The hon. Gentleman was quite right to ask me how I think that this vastly expanding service should be paid for. He mentioned three ways in which the Health Service could be financed, namely, taxation, including rates—and I suppose that the hon. Gentleman was assuming that there is now a great difference in distribution as between money from taxation and money from local authorities—secondly, the National Health Service contribution, about which I shall have something more to say later; thirdly, the charges levied upon the users of certain parts of the National Health Service; and, finally, payment for private services either through contributions to a private insurance or provident scheme like B.U.P.A. or by direct payment to the doctor or nursing home. The last named would not pay for the Health Service, but it would reduce the theoretical cost by creating a private health service.
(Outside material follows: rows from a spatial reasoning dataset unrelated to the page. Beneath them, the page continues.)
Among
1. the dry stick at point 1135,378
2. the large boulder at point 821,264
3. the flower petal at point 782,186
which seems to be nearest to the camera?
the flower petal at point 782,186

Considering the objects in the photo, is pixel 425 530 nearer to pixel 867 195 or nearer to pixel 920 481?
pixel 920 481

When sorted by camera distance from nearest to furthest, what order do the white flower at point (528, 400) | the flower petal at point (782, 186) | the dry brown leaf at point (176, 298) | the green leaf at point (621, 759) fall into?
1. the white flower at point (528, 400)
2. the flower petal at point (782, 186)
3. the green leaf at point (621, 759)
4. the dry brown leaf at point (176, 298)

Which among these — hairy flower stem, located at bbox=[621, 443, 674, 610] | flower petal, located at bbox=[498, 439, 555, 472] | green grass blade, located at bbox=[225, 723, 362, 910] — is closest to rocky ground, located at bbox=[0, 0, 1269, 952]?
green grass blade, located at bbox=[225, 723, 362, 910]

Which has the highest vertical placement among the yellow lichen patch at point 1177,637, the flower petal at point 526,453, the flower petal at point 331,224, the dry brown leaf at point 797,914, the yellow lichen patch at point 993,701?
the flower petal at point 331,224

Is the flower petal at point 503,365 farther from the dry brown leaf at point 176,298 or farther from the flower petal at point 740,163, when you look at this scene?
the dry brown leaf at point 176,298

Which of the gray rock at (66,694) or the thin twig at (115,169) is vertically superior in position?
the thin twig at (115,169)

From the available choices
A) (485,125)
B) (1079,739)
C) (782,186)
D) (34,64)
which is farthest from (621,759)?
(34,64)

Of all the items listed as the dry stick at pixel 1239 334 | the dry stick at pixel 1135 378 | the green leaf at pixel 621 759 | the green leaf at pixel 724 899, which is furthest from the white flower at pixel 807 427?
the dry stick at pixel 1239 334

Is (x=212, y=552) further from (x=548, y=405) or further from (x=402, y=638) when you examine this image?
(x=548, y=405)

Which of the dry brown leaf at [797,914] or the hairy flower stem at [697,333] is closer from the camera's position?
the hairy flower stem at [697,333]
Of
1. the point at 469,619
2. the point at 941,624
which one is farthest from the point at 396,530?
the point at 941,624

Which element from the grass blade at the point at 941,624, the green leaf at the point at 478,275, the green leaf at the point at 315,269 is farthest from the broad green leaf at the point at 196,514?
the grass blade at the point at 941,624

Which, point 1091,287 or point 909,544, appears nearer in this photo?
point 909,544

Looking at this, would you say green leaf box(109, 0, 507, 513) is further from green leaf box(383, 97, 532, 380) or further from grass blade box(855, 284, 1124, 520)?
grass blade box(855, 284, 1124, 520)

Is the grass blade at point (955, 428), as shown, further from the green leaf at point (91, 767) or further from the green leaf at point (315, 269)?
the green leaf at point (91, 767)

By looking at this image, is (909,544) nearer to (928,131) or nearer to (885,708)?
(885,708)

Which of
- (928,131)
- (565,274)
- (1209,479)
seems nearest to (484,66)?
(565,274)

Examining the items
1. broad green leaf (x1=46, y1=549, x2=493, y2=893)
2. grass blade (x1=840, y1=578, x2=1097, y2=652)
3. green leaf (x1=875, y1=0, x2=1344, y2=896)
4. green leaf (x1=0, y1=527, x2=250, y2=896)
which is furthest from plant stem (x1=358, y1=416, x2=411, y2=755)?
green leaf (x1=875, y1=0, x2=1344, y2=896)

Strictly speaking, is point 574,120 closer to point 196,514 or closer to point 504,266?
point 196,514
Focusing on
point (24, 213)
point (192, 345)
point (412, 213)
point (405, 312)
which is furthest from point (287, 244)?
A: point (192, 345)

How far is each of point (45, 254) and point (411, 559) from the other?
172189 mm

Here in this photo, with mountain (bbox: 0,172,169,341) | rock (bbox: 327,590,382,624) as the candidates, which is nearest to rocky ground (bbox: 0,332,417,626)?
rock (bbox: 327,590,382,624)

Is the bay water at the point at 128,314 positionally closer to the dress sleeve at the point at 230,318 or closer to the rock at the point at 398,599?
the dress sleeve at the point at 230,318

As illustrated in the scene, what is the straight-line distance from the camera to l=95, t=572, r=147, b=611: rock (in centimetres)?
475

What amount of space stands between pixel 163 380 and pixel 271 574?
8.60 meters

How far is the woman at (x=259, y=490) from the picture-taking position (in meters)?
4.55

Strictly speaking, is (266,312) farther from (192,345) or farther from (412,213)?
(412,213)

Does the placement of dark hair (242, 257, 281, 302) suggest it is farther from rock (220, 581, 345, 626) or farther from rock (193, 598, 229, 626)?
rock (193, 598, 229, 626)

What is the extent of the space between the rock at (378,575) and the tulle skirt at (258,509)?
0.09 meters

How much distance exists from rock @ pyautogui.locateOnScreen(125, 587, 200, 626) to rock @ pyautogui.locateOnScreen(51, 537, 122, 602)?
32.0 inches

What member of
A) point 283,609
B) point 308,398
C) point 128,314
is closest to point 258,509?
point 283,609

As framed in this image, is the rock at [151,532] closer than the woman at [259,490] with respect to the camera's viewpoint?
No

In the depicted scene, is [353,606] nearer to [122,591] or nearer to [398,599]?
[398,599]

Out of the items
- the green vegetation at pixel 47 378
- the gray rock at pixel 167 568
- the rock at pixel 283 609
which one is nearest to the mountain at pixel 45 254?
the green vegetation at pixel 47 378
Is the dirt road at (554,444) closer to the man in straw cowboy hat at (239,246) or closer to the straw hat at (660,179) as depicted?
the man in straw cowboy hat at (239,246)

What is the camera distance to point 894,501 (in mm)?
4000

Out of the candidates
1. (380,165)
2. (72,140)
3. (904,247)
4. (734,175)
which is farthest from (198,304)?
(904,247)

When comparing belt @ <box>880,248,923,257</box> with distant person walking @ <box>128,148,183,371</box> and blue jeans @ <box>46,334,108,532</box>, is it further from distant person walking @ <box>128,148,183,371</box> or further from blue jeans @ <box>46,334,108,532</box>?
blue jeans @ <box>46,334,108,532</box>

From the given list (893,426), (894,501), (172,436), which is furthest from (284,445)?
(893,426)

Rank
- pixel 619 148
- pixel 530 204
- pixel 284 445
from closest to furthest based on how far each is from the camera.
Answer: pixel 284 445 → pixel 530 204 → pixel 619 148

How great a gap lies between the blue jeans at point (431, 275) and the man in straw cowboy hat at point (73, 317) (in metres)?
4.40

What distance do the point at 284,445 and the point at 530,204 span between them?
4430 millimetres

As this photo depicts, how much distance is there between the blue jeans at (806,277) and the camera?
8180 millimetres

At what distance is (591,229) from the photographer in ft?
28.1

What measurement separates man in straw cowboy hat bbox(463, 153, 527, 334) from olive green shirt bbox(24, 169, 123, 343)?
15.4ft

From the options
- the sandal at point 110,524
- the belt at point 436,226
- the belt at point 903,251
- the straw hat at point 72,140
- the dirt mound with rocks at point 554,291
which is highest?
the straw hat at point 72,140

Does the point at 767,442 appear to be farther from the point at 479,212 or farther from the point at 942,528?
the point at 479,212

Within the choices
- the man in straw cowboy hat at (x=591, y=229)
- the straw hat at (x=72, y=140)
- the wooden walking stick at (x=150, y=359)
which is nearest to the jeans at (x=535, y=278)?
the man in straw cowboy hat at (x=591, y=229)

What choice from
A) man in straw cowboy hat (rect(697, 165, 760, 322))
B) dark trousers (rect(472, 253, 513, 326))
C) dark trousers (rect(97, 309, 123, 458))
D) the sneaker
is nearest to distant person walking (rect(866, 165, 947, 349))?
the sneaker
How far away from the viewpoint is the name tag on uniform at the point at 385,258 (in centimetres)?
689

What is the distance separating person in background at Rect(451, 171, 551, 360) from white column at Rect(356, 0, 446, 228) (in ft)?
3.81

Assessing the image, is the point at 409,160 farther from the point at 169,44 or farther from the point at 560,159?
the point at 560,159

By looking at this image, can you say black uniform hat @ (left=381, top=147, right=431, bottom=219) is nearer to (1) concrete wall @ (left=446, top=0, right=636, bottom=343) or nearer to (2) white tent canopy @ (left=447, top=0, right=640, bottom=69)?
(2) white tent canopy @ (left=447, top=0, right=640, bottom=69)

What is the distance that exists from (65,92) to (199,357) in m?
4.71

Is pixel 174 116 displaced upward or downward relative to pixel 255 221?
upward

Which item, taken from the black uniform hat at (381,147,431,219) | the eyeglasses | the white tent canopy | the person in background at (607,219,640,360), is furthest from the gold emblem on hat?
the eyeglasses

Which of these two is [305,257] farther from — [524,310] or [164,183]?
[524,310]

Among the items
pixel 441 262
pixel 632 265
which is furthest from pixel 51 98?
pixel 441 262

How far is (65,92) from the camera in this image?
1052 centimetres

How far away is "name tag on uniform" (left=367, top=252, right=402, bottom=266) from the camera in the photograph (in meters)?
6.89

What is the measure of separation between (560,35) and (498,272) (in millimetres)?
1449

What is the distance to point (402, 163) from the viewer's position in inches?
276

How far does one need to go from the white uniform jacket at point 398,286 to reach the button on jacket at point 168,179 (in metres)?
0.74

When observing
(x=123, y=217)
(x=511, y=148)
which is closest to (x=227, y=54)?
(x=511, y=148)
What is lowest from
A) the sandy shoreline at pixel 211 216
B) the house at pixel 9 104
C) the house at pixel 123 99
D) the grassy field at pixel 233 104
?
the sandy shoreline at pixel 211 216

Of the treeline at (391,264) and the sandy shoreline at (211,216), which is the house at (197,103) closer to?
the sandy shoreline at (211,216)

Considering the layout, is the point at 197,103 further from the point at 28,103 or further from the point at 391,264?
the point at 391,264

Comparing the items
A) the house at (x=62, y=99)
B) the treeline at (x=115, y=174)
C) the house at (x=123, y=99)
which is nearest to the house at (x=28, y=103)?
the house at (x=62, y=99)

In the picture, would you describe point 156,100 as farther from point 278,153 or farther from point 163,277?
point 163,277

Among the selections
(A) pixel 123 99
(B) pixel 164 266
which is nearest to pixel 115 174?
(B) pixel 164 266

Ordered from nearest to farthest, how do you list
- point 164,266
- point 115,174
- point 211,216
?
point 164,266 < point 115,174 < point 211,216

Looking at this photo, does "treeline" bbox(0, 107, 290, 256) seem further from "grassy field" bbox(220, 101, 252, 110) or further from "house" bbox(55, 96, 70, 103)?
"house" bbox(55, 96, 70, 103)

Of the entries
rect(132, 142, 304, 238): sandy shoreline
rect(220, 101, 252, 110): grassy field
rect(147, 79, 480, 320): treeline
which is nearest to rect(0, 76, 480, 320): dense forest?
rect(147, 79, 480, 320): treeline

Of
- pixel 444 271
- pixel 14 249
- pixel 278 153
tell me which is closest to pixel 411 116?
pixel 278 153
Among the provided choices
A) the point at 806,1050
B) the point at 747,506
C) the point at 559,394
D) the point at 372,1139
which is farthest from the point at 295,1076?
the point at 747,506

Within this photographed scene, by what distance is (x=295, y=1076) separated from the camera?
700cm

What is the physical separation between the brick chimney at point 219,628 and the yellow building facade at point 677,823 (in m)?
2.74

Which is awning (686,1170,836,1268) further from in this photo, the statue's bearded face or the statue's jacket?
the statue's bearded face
I want to examine each of the four possibilities. At present, the Health Service is financed to the extent of 85½ per cent. from taxation, central and local; 9½ per cent. from the National Health Service contribution and 5 per cent. from charges, including those for amenity beds, and privately paying patients. Let me repeat those figures; 85½ per cent. from taxation, 9½ per cent. from the national insurance contribution and 5 per cent. from charges. So the bulk of the money comes overwhelmingly from taxation, Os in 1948.

I was asked by the hon. Gentleman whether we were wise—so near the 21st birthday of the service—to say that taxation is the only thing that we should rely on, or whether we should include the other three. Here, we can learn something from the past. It is true that relying heavily upon taxation means that the Health Service is inevitably at risk during an economic crisis. The danger is not so much that there will be an absolute cut in the service, but that there will be a slow-down in the rate of expansion. Everybody who knows about Whitehall knows that in a period of crisis there is always a risk, with a great spending Department, if all the money comes from taxation, that pressure will be exerted.

I accept that, but I say straight away that in my view there is no doubt whatsoever that the greater part of what we raise will always have to come from taxation—rates and taxes. I am prepared later to consider the use of the National Health Service contribution under a new form, and after we have introduced our new national insurance law.